No caso da Faculdade de Medicina da Universidade do Porto, o regulamento de 2019 estabelece quatro etapas:

  • avaliação curricular;
  • prova de conhecimentos em áreas como Biologia Celular e Molecular, Química e Matemática;
  • apreciação do percurso profissional;
  • carta de motivação redigida no dia da prova.

Só os candidatos com as melhores classificações na avaliação curricular podem realizar a prova escrita. Quem obtiver menos de 14 valores nessa prova é automaticamente excluído.

Quais as diferenças para o concurso nacional?

No concurso nacional, a nota de candidatura resulta da média do secundário, das classificações em exames nacionais escolhidos pelas universidades como provas de ingresso e, quando aplicável, dos pré-requisitos. Em Medicina, estas notas são tradicionalmente das mais elevadas. Este ano, por exemplo, a Faculdade de Medicina da Universidade do Porto exigiu uma média mínima de 18,53 valores.

Nos concursos especiais, as universidades têm autonomia para estabelecer e publicar as regras de seleção.

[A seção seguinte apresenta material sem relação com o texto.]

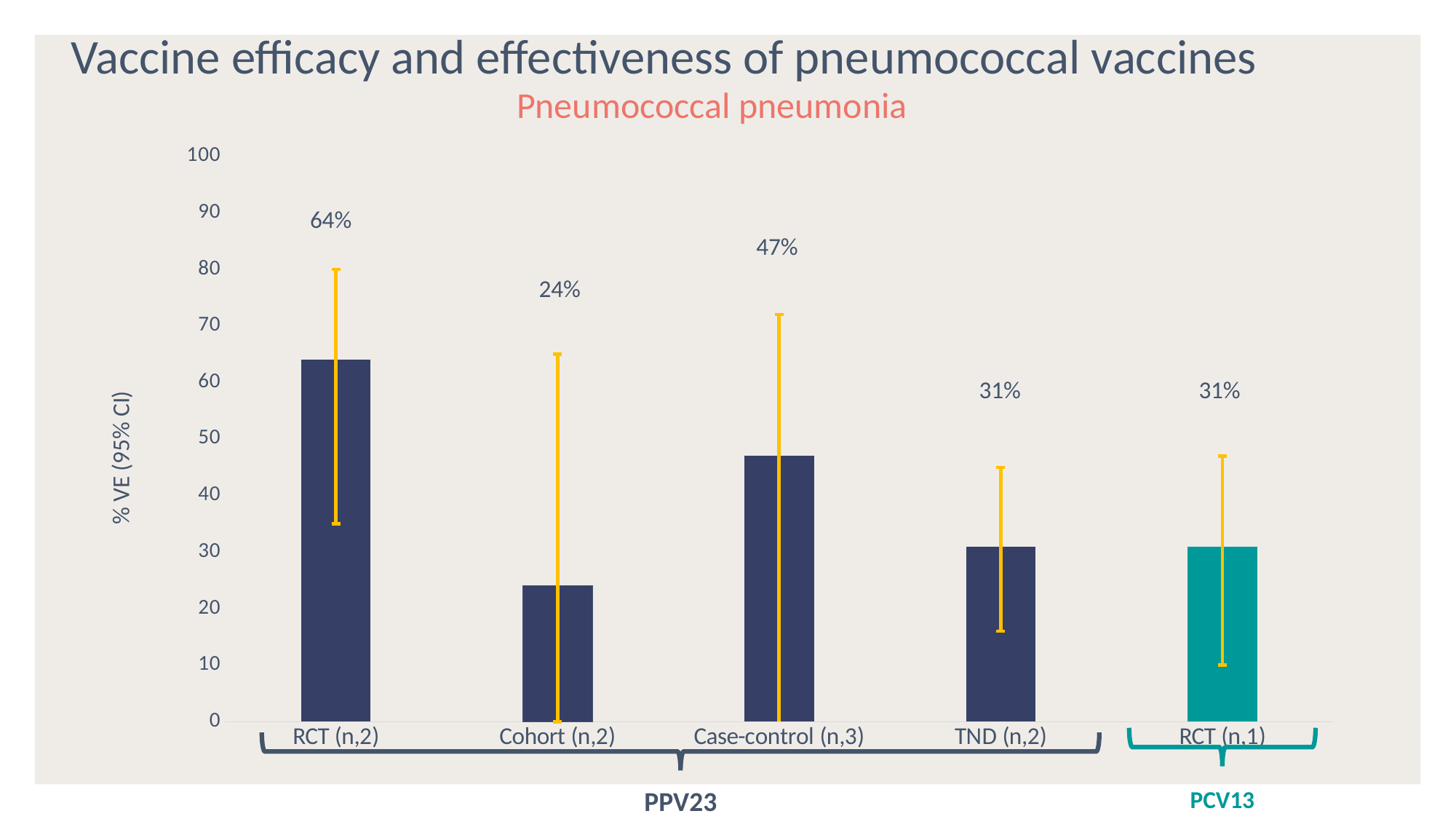
What is the vaccine effectiveness value for RCT (n,2) under PPV23? 64% Which is larger, the value for Case-control (n,3) or the value for TND (n,2)? Case-control (n,3) What is the vaccine effectiveness value for Cohort (n,2)? 24% What is the subtitle shown in red below the main chart title? Pneumococcal pneumonia How many bars are shown in the chart? 5 What is the vaccine effectiveness value for Case-control (n,3)? 47% Which study design has the lowest vaccine effectiveness value? Cohort (n,2) What is the difference between the values for RCT (n,2) and Case-control (n,3)? 17% What is the vaccine effectiveness value for RCT (n,1) under PCV13? 31% Which study design has the highest vaccine effectiveness value? RCT (n,2) What kind of chart is shown on the slide? Bar chart What is the label of the y axis? % VE (95% CI)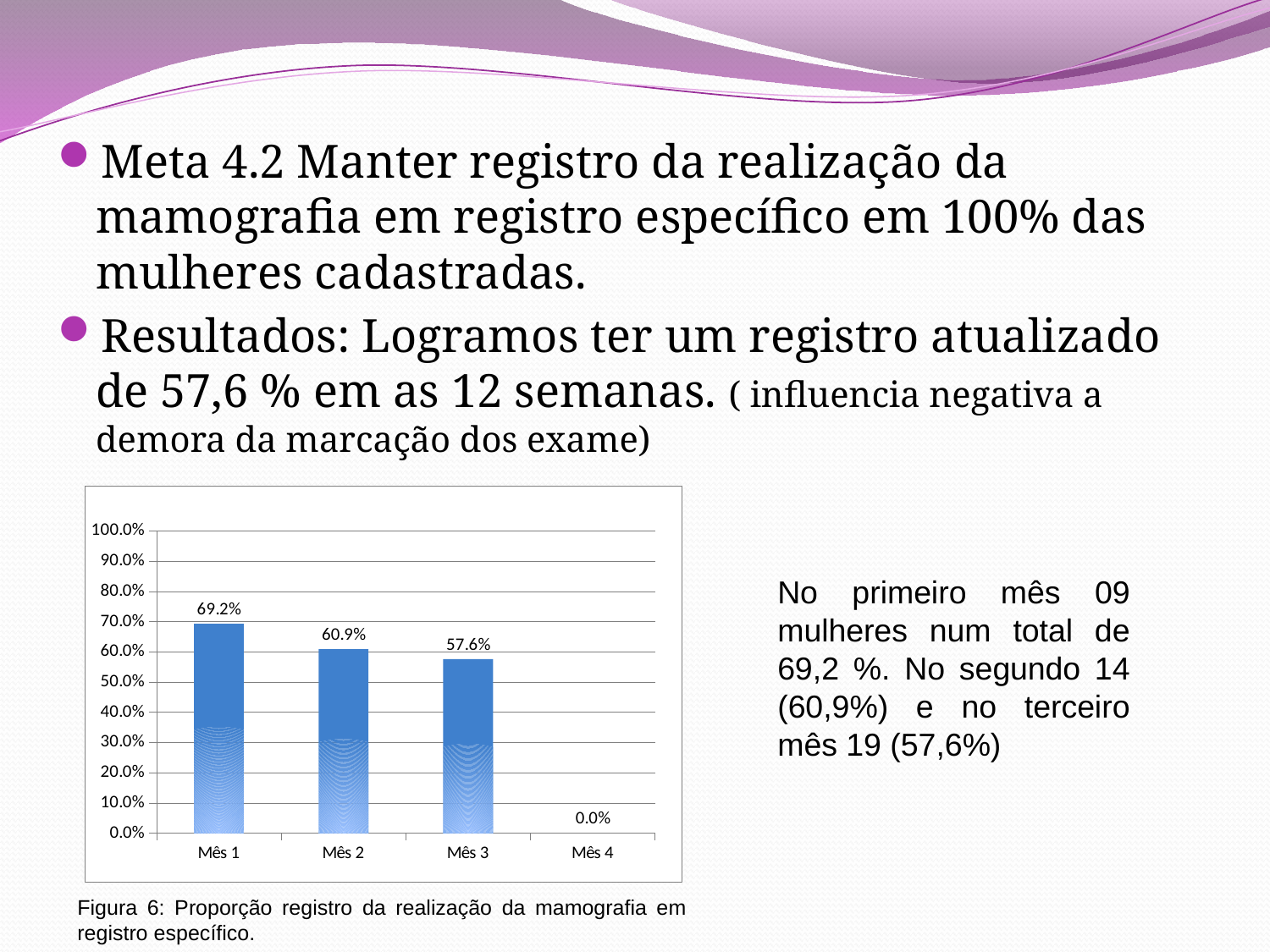
What is the value for Mês 3? 57.6% Which is larger, the value for Mês 1 or the value for Mês 2? Mês 1 What kind of chart is shown on the slide? Bar chart Which month has the lowest value? Mês 4 What is the value for Mês 4? 0.0% What is the value for Mês 1? 69.2% Do the values rise or fall from Mês 1 to Mês 3? Fall What is the difference between the values for Mês 1 and Mês 3? 11.6% Which month has the highest value? Mês 1 What is the difference between the values for Mês 2 and Mês 3? 3.3% How many categories are shown on the x axis of the chart? 4 What is the value for Mês 2? 60.9%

Os candidatos apresentam-se diretamente às instituições e não através da plataforma nacional.

O que acontece às vagas não preenchidas?

Até 2023, as vagas não ocupadas nos concursos especiais ficavam perdidas. Mas uma alteração legislativa determinou que revertessem para o concurso nacional de acesso.

Graças a essa medida, aumentou o número de vagas disponíveis para os alunos do secundário. Este ano, foram abertas inicialmente 1594 vagas em Medicina no concurso nacional. No entanto, acabaram por ser colocados 1647 estudantes, porque 53 vagas não preenchidas no concurso especial foram transferidas para a 1.ª fase. Em 2024, tinham revertido 65 vagas.

Quantas vagas foram abertas no Porto?

Em 2025, a Faculdade de Medicina da Universidade do Porto abriu 245 vagas no concurso nacional. Para o concurso especial foram disponibilizadas 37 vagas, às quais concorreram 50 candidatos. Apenas sete obtiveram a classificação mínima de 14 valores na prova de conhecimentos.

Na prática, 30 vagas ficaram por preencher e foram transferidas para o concurso nacional, elevando o número final de colocados em Medicina no Porto para 275 estudantes. Situação semelhante ocorreu em Coimbra: das 268 vagas iniciais, somaram-se mais 19 libertadas pelo concurso especial, totalizando 287.

Só Medicina tem concursos especiais?

Não. Embora seja um dos cursos onde mais impacto têm, os concursos especiais existem noutras áreas do ensino superior. Entre eles, destacam-se o concurso para maiores de 23 anos, o concurso para titulares de diploma de técnico superior profissional e o concurso especial para estudantes internacionais. Todos têm regras e calendários próprios, complementando o concurso nacional, que continua a ser a principal via de acesso às universidades portuguesas.